§ Problems to work on:
A - In the article about AI and metastatic breast cancer, at what meeting was the April 18 talk given?
B - Carry on the article about AI and metastatic breast cancer, beginning right after its final sentence.

§ Text excerpt:
########
AI can help predict mortality from metastatic breast cancer

By Erik L. Ridley, staff writer

April 20, 2021 -- An artificial intelligence (AI) algorithm can expertly detect metastatic lung nodules on chest CT exams in breast cancer patients and aid in risk assessment, according to an April 18 talk at the annual American Roentgen Ray Society (ARRS) meeting.

Researchers from the Medical University of South Carolina (MUSC) found that a commercial deep-learning algorithm yielded performance equivalent to a radiologist in detecting and quantifying lung nodules on CT exams of over 200 breast cancer patients. In addition, they found that the number and size of lung metastases detected by the software strongly predicted disease progression and mortality.

"Specifically, the presence of AI-detected lung metastases impacted survival in patients with estrogen [receptor], progesterone [receptor]-positive breast cancer, as well as HER2-negative tumors," said presenter Dr. Madison Kocher, a third-year radiology resident at MUSC and a 2021 ARRS Resident/Fellow in Radiology awardee.

Radiologists have two roles in the workup of patients who have been newly diagnosed with breast cancer: disease staging of pulmonary metastases on CT, as well as prognostication and treatment guidance, Kocher said.
########
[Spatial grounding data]

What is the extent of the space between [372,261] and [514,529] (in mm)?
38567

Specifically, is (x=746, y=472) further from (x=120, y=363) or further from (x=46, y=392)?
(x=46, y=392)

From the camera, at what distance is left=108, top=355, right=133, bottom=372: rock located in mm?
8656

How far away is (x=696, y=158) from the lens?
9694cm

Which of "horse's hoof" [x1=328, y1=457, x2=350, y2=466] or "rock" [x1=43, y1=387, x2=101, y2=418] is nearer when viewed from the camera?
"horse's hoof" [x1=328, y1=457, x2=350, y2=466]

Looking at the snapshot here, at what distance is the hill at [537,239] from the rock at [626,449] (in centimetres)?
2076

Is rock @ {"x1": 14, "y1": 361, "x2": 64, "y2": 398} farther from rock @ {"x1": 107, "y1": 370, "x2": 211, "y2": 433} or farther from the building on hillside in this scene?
########
§ Responses in order:
A - The annual American Roentgen Ray Society (ARRS) meeting.

B -
In patients with metastatic breast cancer, those with only lung involvement have a 32% risk of death within the first year, according to Kocher. As a result, it's important to accurately detect and quantify pulmonary nodules. Unfortunately, this process suffers from significant variability and overall low sensitivity, she said.

Radiologists can also assist in overall prognostication and treatment guidance by quantifying overall nodule volume, enabling a more complete assessment of disease, she said.

To help, the MUSC researchers sought to validate a deep-learning algorithm for detecting lung metastases on CT scans in breast cancer patients. They also incorporated the AI results into a risk-prediction tool that could potentially aid in making treatment and management decisions.

First, they prospectively gathered clinical and imaging data from 226 breast cancer patients aged 25 to 87 who had received a chest CT between January 2014 and January 2019 at their institution. Of these, 168 patients had one or more pulmonary nodules identified by radiologists. The remaining 58 patients did not have any identified pulmonary nodules and served as a control group for the study.

All patients received routine chest CT obtained during breath-hold at end-inspiration and were followed over an average of 2.5 years. To create a reference standard for comparison with the AI results, four radiologists were tasked with reading 25% of the CT exams in a blinded fashion. They measured up to 30 nodules that were 4 mm or larger per patient, calculated the total number of nodules, and noted the location of the greatest diameter of the five largest nodules per patient.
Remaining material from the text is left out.